DS_<InterfaceName>_<Purpose>(e.g.DS_InvoiceInbound_Dedup) makes monitoring and ownership obvious. - Be deliberate about visibility. Use
Integration Flowby default; switch toGlobalonly when another iFlow genuinely needs the data. - Avoid sensitive data unless required — and when it is required, enable Encrypt Stored Message. The store is persistent; treat it accordingly.
- Make operations transactional (
Required for JDBC) when a Write must be atomic with the surrounding step. - Monitor overdue counts and alert on stores that grow when they should drain.
Common pitfalls
- Single-field Entry IDs that collide across company codes or years.
- No expiration set, so the store grows until it trips storage alerts.
- Forgetting Include Message Headers, then being unable to rebuild context on read.
- Treating Select as ordered — it is not a FIFO queue.
- Using Global visibility everywhere, creating accidental cross-iFlow coupling.
Strong Opinion
Use the CPI Data Store for integration-state management — not as a business database. It exists to make flows correct and resilient: idempotency, decoupling, short-lived buffering, replay. The moment you're tempted to keep data "just in case," or for weeks, or in megabytes, that's your cue to push it to HANA DB, SFTP, an Object Store, or a backend SAP table.
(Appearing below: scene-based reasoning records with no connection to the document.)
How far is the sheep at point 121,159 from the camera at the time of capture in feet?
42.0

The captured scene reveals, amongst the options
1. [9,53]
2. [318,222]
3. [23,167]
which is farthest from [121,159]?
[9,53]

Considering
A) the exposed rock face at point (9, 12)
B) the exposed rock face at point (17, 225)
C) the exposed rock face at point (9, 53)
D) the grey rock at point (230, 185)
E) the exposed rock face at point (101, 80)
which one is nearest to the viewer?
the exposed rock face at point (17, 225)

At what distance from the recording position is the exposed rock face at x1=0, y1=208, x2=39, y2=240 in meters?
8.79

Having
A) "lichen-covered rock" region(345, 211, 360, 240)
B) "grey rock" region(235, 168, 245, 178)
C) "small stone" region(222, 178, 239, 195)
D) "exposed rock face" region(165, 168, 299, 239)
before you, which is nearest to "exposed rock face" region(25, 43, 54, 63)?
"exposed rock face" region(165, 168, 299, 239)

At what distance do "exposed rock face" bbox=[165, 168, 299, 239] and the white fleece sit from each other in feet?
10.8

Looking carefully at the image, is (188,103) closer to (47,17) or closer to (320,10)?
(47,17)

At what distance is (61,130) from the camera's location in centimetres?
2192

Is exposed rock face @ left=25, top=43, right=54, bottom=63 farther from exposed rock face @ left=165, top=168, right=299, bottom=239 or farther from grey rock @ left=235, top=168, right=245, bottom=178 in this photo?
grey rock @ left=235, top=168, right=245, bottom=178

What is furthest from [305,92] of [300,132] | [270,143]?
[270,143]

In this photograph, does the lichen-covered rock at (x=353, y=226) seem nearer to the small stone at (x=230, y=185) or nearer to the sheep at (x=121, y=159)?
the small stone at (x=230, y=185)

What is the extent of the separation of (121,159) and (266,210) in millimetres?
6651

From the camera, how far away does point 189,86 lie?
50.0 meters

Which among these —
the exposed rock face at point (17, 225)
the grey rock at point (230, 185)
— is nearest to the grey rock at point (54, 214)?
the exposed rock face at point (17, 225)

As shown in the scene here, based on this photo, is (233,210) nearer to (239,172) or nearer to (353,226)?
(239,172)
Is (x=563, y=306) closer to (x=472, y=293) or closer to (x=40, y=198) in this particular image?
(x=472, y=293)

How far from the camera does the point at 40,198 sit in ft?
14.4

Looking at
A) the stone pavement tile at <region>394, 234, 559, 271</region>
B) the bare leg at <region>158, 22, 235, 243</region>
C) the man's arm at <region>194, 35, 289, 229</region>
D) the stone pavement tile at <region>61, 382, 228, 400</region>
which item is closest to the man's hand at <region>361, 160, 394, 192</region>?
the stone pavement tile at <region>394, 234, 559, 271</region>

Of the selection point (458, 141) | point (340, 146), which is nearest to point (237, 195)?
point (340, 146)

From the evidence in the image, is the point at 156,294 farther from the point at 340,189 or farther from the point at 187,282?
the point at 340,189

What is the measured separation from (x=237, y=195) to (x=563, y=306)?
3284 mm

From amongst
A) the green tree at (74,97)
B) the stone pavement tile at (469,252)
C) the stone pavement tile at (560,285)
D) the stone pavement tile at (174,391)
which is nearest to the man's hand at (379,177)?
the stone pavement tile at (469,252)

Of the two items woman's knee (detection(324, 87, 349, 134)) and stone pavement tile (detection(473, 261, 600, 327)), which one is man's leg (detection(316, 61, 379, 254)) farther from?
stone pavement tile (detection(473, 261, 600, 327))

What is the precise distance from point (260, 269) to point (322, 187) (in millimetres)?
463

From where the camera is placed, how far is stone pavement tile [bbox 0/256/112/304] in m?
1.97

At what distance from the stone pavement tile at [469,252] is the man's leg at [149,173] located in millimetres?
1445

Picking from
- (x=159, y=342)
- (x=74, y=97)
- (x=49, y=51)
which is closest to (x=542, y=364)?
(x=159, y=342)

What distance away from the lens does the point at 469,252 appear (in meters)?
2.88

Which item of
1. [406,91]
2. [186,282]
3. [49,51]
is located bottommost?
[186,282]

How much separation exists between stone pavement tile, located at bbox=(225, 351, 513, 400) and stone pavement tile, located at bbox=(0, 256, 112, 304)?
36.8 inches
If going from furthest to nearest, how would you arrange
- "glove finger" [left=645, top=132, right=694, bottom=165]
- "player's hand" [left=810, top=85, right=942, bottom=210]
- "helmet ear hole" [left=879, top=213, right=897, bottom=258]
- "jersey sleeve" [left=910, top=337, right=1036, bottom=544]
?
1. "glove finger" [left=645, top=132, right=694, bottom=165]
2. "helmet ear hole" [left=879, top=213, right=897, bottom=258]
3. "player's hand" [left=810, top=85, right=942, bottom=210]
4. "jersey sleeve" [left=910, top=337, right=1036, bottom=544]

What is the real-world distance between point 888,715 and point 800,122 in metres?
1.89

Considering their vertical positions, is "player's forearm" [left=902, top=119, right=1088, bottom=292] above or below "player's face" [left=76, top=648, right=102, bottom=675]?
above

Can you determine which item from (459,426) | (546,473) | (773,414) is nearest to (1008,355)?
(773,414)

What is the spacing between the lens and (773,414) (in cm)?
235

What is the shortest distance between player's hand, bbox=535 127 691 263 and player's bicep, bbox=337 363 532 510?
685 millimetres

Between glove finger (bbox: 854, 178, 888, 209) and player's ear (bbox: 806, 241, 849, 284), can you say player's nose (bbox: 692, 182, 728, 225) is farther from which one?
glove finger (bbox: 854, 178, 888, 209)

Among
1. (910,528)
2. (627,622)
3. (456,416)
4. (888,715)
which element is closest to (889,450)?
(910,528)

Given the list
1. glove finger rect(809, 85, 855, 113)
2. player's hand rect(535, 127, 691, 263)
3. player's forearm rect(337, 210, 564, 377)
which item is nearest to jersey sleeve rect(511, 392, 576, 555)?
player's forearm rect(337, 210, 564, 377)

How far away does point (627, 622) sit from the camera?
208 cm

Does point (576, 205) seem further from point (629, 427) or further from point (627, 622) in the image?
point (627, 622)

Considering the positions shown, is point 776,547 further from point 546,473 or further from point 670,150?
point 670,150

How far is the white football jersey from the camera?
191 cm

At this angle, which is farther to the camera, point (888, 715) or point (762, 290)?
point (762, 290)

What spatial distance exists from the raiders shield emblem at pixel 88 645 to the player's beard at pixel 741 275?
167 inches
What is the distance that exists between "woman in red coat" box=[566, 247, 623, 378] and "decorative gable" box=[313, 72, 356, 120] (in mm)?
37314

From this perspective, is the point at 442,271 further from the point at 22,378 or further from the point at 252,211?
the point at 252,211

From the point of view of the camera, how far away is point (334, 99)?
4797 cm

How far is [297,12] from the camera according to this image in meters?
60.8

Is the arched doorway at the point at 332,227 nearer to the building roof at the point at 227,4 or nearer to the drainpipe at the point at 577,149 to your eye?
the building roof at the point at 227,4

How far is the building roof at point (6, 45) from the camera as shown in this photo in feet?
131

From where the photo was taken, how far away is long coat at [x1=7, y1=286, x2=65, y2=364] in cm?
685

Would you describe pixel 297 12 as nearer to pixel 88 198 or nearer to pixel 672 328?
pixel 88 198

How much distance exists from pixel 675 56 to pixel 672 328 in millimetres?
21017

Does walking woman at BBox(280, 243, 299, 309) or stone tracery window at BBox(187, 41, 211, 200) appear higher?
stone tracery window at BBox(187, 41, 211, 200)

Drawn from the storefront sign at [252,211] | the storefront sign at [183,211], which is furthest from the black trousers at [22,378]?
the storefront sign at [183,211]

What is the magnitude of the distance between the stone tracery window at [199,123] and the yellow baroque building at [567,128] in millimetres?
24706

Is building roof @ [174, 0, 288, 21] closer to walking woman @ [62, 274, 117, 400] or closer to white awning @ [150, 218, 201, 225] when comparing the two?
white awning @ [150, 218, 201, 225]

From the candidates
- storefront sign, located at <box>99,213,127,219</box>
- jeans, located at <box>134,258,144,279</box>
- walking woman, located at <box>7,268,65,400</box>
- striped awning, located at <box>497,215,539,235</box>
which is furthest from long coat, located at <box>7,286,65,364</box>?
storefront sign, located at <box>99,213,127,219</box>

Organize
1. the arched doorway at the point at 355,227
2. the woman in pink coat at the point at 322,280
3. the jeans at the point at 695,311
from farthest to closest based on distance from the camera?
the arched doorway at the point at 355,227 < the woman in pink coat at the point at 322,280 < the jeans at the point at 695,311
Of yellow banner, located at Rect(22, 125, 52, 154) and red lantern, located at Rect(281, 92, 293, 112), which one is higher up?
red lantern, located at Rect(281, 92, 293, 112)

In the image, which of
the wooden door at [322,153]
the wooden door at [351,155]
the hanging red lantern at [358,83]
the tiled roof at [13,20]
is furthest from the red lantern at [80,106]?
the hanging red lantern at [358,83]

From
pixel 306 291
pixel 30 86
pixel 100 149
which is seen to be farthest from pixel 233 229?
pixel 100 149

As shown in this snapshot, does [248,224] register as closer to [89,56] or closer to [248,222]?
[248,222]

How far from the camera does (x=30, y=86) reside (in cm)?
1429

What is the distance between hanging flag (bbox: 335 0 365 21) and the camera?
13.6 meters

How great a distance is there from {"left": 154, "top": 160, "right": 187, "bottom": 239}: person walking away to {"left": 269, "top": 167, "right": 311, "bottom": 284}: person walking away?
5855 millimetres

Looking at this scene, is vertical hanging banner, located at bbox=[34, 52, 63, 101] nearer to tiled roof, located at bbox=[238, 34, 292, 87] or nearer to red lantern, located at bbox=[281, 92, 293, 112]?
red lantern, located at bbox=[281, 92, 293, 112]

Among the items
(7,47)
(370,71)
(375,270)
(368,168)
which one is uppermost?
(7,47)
Keep the Data Store small, keyed, and short-lived, and it will never be the thing that pages you at 3 a.m.
Summary & Key Takeaways
- The Data Store persists message data inside an integration flow, keyed by Entry ID and scoped by Visibility.
- Four operations cover the lifecycle: Write, Get, Select, Delete — with Delete on Completion and Overwrite Existing as the flags that shape behaviour.
- The headline patterns are duplicate check, async iFlow-to-iFlow hand-off, and retry parking.
- Operations are transactional; a non-existent Get returns empty (not an error) — the foundation of dedup.
- Retention + active deletion + monitoring keep your tenant healthy; unmanaged stores are the #1 incident.
- For volume, ordering, or long-term storage, choose JMS, HANA, SFTP or Object Store instead.
Treat it as integration plumbing — precise, minimal, and self-cleaning — and the Data Store becomes one of the most dependable tools in your SAP Integration Suite toolkit.